No obstante, aunque consta así en los autos -folio 104- dada la tipología del delito objeto de esta causa, de conducción bajo la influencia de bebidas alcohólicas, como delito de mera actividad, el daño que se dice reparado no se deriva del hecho delictivo en sí mismo, la conducción alcohólica. Al margen de que al haberse producido un resultad lesivo, el hecho, delimitado en este caso tanto por la acción como por el resultado, también tenga la consideración de acto ilícito civil y genere obligación de resarcir al amparo de los artículos 1902 y concordantes del Código Civil .
Lo cual excluye, por tanto, la aplicación de dicha atenuación.
Por tanto, con fundamento en lo expuesto, la Sala considera procedente rebajar la pena en los términos del artículo 66 del Código Penal , regla 2.ª, conforme a la cual 'Cuando concurra sólo alguna circunstancia atenuante, los Jueces o Tribunales no podrán rebasar en la aplicación de la pena la mitad inferior de la que fije la Ley para el delito.'. Imponiendo por ello, y tomando en cuenta las particulares circunstancias del caso, la pena de multa de 5 meses y la de privación del derecho a conducir vehículos a motor y ciclomotores durante 18 meses.
TERCERO.- Al no apreciar temeridad o mala fe, de conformidad con lo dispuesto en los artículos 239 y 240.1º de la Ley de Enjuiciamiento Criminal declaramos las costas de oficio.
Vistos los artículos citados y demás de general y pertinente aplicación.

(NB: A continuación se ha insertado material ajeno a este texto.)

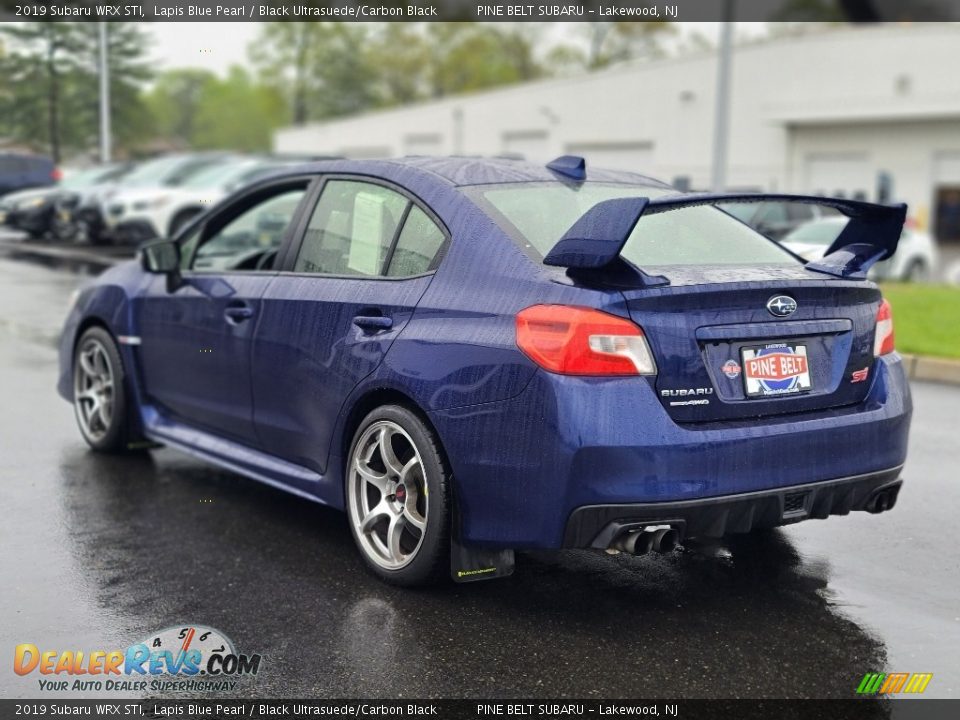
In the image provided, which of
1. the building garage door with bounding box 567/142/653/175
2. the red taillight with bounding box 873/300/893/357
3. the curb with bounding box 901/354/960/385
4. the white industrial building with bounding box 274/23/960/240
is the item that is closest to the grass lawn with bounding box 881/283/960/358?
the curb with bounding box 901/354/960/385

En nombre de S.M. el Rey y por la autoridad que nos confiere la Constitución Española
Fallo
Que estimamos parcialmente el recurso de apelación interpuesto por Maximiliano y revocamos parcialmente la sentencia dictada en esta causa en el sentido de considerar que en el delito contra la seguridad vial por conducción bajo la influencia de bebidas alcohólicas por el cual fue condenado concurre la circunstancia modificativa de la responsabilidad criminal atenuante de dilaciones indebidas del artículo 21.6º del Código Penal y, en consecuencia, rebajamos las penas a la de multa de 5 meses con cuota diaria de 6 euros, con responsabilidad personal subsidiaria , y de privación del derecho a conducir durante 18 meses , manteniendo el resto.Esta sentencia es firme.
Devuélvase la causa al Juzgado de su procedencia, con sus piezas y efectos, si los hubiere.
Así por esta nuestra sentencia, de la que se unirá testimonio al Rollo de Sala, lo pronunciamos, mandamos y firmamos.